By MALUM NALU
Border control and enforcement agencies lack resource to control the multi-million kina illicit trade that flourishes in PNG using smuggled items from Indonesia, The National reports.
A Customs source, who asked not to be named, confirmed reports by British American Tobacco in The National that millions of kina worth of illicit goods were being smuggled with ease through the border post at Wutung, West Sepik.
|Confiscated contraband being burned by Customs authorities at the border|
“There are things happening at our borders every day,” the source said.
“The border control and enforcement agencies are under resourced in terms of manpower, logistical support and training.
“Further to that, border enforcement officers are not being properly looked after in terms of housing, good salary, etc.
“Government agencies have very low staff retention rates where well-trained and qualified persons leave and find pastures elsewhere for better working conditions.”
The source said acceptance of bribes by officers was brought by the increasing cost of living.
“An officer is likely to forgo over K20, 000 state revenue at any one instance by accepting less than K200 offer for approval and release of goods or people,” he said.

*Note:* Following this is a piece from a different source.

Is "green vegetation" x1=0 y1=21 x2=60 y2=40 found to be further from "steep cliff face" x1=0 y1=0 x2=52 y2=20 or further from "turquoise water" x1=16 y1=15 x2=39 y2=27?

“The consequential risks attached with allowing such people or goods to enter the country are far more damaging for the people, the legitimate business community and the country in terms of security and revenue for the state.
“Responsible governments must increase funding towards staff welfare, salary/wages for staff and build the resource capabilities so that officers can perform their tasks with professionalism and due care.”
The source could not confirm or deny that K7.2 million in government revenue was lost because of the illegal tobacco trade “as reliable data involved in smuggling activities is not being captured in our database system, especially on unlawful/illegal trades involving goods and people across PNG’s borders”.
BAT said in a document highlighting the seriousness of the problem that a common misconception and a running argument used by perpetrators of illicit trade was that the products were made by a sister company in Indonesia, so it was not counterfeit, and therefore legal.
“For instance, Coca-Cola products are made by the legitimately registered company in Indonesia,” it said.
“In the same vein, Pall Mall products are made by BAT Indonesia.
“This is right, but only the half of it.
“Because despite being owned by the same company, the product will still need to have duty paid on it the minute it enters another country.
“It is still a genuine product.
“But because duty is not paid, it becomes contraband and therefore illegal.”